▶ **Passage given**
== == ==

🔍 Code Extractor

function get_documents

Maturity: 82

Retrieves filtered and paginated documents from a Neo4j graph database with permission-based access control, supporting multiple filter criteria and search functionality.

File:
/tf/active/vicechatdev/document_controller_backup.py
Lines:
1955 - 2157
Complexity:
complex

Purpose

This function serves as the primary document retrieval interface for a document management system. It queries a Neo4j database for ControlledDocument nodes, applying various filters (type, status, department, date range, search text) and enforcing user permissions. It supports pagination and includes fallback error handling to ensure graceful degradation. The function is designed to handle both admin users (who see all documents) and regular users (who see only documents they have permission to access).

Source Code

def get_documents(
    user: DocUser,
    doc_type: Optional[str] = None,
    status: Optional[str] = None,
    department: Optional[str] = None,
    date_from: Optional[str] = None,
    date_to: Optional[str] = None,
    search_text: Optional[str] = None,
    include_content: bool = False,
    limit: int = 100,
    offset: int = 0
) -> Dict[str, Any]:
    """
    Get documents with optional filtering.
    
    Args:
        user: User requesting the documents
        doc_type: Filter by document type
        status: Filter by document status
        department: Filter by department
        date_from: Filter by creation date (from)
        date_to: Filter by creation date (to)
        search_text: Search in title, content, or document number
        include_content: Whether to include document content
        limit: Maximum number of documents to return
        offset: Offset for pagination
        
    Returns:
        Dictionary with document results
    """
    logger.debug(f"Getting documents for user {user.username}")
    logger.debug(f"Filters - Type: {doc_type}, Status: {status}, Department: {department}")
    logger.debug(f"Search text: {search_text}")
    
    try:
        # Build filters for query that will be applied in the main MATCH clause
        where_filters = []
        params = {
            "limit": limit,
            "offset": offset
        }
        
        # Add document type filter - using the correct property name docType (not doc_type)
        if doc_type:
            where_filters.append("doc.docType = $doc_type")
            params["doc_type"] = doc_type
            
        # Add status filter - using the correct property name status
        if status:
            where_filters.append("doc.status = $status")
            params["status"] = status
            
        # Add department filter - using the correct property name department
        if department:
            where_filters.append("doc.department = $department")

== == ==

▶ **Tasks and exercises**
A – Condense the paragraph of the get_documents page that begins "This function serves as the primary document retrieval interface" into a short bulleted list that keeps its main facts.
B – From the get_documents page, quote the stretch from "function get_documents" through "and search functionality.".
C – Answer these from the get_documents page:
(i) What complexity rating does the page give the function?
(ii) What is the default value of the limit parameter?
(iii) Which property name does the document type filter use in the query?

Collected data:
== == ==

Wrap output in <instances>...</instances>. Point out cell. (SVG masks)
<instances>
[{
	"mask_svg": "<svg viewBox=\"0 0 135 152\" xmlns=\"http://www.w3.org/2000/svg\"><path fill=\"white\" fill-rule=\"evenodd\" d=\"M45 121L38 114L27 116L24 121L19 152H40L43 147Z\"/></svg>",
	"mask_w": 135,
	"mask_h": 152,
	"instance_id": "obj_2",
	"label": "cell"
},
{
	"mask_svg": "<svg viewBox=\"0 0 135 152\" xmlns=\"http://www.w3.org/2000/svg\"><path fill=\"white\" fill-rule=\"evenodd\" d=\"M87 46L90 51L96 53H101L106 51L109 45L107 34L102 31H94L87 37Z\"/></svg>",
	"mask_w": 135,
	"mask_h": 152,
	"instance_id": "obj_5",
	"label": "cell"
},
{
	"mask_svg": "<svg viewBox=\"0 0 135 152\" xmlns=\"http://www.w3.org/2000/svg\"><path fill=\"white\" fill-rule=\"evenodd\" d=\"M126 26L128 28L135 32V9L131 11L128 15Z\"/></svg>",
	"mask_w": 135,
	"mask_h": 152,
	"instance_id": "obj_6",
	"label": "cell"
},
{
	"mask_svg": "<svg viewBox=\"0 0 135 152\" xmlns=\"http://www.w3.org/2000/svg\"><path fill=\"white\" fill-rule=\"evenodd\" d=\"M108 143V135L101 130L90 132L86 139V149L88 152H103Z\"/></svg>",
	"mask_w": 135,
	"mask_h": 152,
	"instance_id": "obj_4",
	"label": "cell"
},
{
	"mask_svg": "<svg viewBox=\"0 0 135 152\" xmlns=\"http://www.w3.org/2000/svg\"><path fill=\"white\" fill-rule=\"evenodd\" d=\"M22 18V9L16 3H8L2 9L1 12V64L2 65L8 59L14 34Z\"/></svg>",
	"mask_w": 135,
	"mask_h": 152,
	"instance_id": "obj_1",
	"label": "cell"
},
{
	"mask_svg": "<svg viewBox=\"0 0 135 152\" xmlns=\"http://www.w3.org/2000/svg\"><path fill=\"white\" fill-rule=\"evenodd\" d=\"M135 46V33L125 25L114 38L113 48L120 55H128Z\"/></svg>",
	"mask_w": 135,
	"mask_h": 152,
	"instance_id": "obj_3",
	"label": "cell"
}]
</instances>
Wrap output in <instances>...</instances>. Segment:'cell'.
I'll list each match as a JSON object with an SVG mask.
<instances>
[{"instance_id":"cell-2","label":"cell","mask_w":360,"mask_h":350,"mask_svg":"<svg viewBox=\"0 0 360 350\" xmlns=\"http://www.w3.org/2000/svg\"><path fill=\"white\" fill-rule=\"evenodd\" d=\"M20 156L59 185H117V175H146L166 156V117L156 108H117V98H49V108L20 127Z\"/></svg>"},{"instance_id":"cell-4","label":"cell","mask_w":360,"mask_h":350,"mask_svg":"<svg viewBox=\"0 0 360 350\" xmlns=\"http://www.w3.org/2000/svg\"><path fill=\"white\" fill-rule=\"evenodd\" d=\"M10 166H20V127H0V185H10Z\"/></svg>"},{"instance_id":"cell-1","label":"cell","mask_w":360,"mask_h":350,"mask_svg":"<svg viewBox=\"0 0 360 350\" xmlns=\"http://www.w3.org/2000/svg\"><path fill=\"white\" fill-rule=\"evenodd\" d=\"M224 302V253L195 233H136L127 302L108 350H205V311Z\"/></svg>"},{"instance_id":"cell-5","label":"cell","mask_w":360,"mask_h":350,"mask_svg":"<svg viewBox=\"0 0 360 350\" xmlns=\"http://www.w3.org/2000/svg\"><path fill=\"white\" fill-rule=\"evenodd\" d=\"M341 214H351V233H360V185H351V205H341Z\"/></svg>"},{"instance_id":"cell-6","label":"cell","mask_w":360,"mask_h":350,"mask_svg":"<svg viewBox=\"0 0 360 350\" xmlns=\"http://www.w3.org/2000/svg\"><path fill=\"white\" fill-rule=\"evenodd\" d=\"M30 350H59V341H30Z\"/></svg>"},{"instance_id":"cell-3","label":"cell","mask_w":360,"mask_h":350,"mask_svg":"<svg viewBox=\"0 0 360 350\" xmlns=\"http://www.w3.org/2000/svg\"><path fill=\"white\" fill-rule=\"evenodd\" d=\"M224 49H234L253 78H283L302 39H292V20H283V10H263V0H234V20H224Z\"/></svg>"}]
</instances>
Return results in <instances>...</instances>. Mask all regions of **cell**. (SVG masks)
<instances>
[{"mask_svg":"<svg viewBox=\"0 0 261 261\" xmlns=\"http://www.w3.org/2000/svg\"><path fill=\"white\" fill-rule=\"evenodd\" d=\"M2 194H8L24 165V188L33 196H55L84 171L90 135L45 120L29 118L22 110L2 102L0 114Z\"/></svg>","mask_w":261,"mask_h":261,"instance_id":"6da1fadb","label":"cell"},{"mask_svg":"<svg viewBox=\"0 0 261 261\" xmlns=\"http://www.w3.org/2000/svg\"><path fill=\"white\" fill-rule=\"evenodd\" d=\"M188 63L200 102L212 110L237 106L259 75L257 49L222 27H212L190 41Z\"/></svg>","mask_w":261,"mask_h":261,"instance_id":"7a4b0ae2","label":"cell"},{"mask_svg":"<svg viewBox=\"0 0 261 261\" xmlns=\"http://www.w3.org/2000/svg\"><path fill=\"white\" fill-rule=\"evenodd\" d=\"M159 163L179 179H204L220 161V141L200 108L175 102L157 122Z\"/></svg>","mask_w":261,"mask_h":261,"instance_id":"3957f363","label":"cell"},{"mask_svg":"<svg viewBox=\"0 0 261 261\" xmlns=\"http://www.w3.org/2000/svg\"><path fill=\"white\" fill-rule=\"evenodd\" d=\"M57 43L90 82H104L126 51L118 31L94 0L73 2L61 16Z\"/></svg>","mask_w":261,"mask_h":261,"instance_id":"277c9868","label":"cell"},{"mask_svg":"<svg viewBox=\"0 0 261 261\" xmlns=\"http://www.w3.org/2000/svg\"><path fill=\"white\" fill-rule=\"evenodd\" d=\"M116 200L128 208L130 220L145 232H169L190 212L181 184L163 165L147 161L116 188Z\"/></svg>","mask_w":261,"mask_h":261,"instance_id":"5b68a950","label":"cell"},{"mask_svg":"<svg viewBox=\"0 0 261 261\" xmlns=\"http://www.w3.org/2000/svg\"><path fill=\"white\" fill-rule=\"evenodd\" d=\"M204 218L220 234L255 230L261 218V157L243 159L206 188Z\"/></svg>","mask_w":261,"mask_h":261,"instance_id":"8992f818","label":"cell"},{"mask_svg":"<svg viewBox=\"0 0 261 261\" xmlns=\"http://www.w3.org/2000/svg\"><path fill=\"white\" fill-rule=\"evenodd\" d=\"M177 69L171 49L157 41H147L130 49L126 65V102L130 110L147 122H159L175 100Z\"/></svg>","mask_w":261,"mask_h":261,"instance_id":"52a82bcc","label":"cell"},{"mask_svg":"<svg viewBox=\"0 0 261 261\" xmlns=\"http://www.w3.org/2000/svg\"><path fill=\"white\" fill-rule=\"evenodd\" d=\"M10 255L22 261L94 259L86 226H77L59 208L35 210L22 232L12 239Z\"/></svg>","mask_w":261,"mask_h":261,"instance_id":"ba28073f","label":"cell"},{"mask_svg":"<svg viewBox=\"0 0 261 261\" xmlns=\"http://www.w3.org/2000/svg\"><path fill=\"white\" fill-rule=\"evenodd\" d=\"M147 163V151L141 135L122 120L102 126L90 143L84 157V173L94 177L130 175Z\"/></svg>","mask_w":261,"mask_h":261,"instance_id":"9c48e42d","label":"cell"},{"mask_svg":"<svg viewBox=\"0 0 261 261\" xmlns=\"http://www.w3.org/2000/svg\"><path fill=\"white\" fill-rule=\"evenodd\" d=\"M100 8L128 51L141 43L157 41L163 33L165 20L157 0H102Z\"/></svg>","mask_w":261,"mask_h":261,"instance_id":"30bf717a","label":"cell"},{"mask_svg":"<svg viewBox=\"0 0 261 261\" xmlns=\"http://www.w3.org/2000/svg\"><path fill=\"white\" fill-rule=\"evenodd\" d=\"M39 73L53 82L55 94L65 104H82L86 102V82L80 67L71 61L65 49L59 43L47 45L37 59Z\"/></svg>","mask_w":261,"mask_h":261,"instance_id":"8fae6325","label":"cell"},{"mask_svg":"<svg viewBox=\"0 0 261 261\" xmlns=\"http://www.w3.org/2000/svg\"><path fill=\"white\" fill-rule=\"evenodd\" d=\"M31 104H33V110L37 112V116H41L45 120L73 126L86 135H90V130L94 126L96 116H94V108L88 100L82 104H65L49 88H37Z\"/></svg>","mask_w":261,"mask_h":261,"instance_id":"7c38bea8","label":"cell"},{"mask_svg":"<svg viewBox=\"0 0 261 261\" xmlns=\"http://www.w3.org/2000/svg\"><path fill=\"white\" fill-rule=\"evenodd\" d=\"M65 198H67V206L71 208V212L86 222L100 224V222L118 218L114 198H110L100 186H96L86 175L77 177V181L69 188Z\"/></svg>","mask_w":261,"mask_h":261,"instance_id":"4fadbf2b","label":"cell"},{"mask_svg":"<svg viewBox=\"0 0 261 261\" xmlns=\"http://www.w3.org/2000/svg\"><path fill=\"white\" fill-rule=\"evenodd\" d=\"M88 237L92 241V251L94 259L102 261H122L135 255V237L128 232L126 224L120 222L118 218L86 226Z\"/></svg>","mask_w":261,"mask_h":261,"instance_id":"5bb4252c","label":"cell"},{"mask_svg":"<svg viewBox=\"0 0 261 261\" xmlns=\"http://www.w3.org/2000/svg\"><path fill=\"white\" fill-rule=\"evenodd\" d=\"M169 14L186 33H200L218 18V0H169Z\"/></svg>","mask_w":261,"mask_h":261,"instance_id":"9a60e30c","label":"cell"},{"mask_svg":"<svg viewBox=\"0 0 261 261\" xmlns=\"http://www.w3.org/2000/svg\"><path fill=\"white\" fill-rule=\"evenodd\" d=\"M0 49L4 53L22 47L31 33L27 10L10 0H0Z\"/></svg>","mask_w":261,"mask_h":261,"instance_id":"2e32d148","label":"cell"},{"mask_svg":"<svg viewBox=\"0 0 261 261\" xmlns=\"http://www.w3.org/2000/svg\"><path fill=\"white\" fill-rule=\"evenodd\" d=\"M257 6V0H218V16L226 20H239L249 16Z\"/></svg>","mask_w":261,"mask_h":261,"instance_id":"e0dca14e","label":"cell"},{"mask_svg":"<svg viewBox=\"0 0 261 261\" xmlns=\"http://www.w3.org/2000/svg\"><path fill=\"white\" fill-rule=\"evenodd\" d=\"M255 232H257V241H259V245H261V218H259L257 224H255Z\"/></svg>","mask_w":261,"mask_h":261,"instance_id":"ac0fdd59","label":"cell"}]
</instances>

== == ==

▶ **Expected answers**
A –
- Main document retrieval interface for a document management system
- Queries a Neo4j database for ControlledDocument nodes
- Filters by type, status, department, date range and search text, and enforces user permissions
- Supports pagination, with fallback error handling for graceful degradation
- Admin users see all documents; regular users see only documents they have permission to access

B –
function get_documents

Maturity: 82

Retrieves filtered and paginated documents from a Neo4j graph database with permission-based access control, supporting multiple filter criteria and search functionality.

C –
(i) Complex
(ii) 100
(iii) docType